Is Directory Opus able to set a marker so that the user is able to distinguish searchable / non searchable PDF files from each other?
For example, by creating a column "searchable" and put an S (or any marker) on each line for searchable PDF files?
(and not set a marker for non searchables)
Explanation:
I have lots of PDF files, some of them are searchable, some not.
I want to get an overview of searchables/non searcables, not by opening each file manually and check if its searchable.
The main goal behind this question is that I have lots of pdf files and I want to make them all searchable but to do that I first need to have an overview of which pdf files are already searchable and which not.
Opus can search inside PDF documents if the right software is installed, but Opus itself isn't what does the actual content searching: it relies on the IFilters which PDF software installs to make that possible (the same as Windows Search etc. also does).
There might be a way to find out if an IFilter is installed and able to search the contents of a particular file, but I don't know of it. Which is why I didn't reply; I don't know.
If you'd find a solution I'd be interested myself but seems like a "when you have DOpus everything looks like a nail" problem to me If you can find a command line tool which can extract this info (neither cpdf nor mutool can do it from what I see) or find the flag somewhere in the file, then people could help you with extracting the info via scripting.
Checking the mere existence of embedded fonts in a PDF file does not indicate that the file is 100% searchable (the file could have 1 line of text and the rest of text as images), but the lack of embedded fonts might indicate the file is not indexed, but it's just a hunch, I'm no PDF expert. In that case both cpdf & mutool can help. they can list the embedded fonts on command line, i.e. its output can be parsed via scripting, but you gotta experiment with the 2 tools and your files to verify the hunch.
There's nothing built-in that can tell you if a PDF is "searchable" or not. What that means will depend on which IFilters you have installed anyway.
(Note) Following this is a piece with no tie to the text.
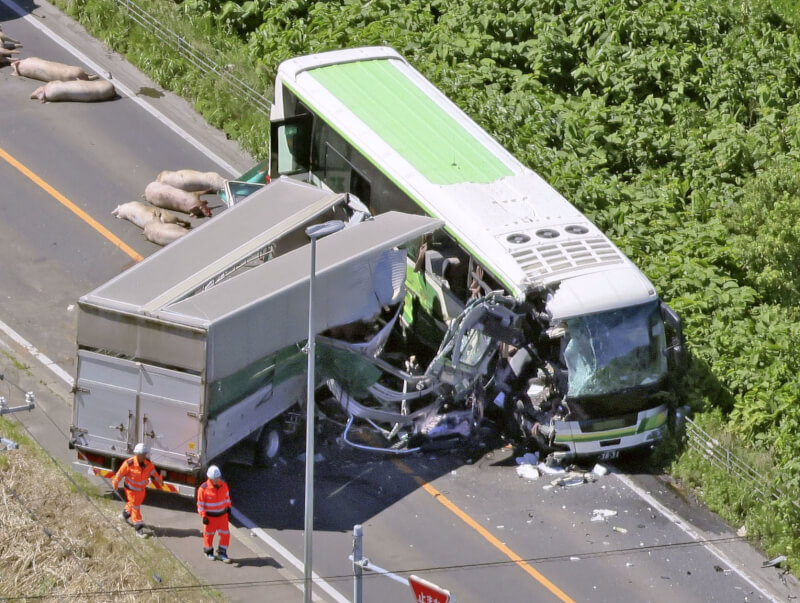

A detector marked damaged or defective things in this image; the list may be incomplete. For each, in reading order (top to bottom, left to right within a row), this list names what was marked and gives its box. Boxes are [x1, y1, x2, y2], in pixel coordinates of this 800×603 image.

Some IFilters can do OCR and would make almost any PDF searchable.
I once woite something using pdftotext.exe. This was at its core (CMD/batch):
if not exist "%OUT-FOLDER%" md "%OUT-FOLDER%"
for %%X in (*.pdf) do (
echo. [%%X]
pdftotext.exe -simple "%%X" .\checkthis.txt
for %%C in (checkthis.txt) DO if %%~zC LSS 25 ( move "%%X" "%OUT-FOLDER%" )
del checkthis.txt
)
"Searchable" means it contains text (not images with text, but actual text), right?
So why not just perform a regex search to find matches for any character/word?
Correct me if I'm wrong, but you can set Producer field even if the pdf it's just images.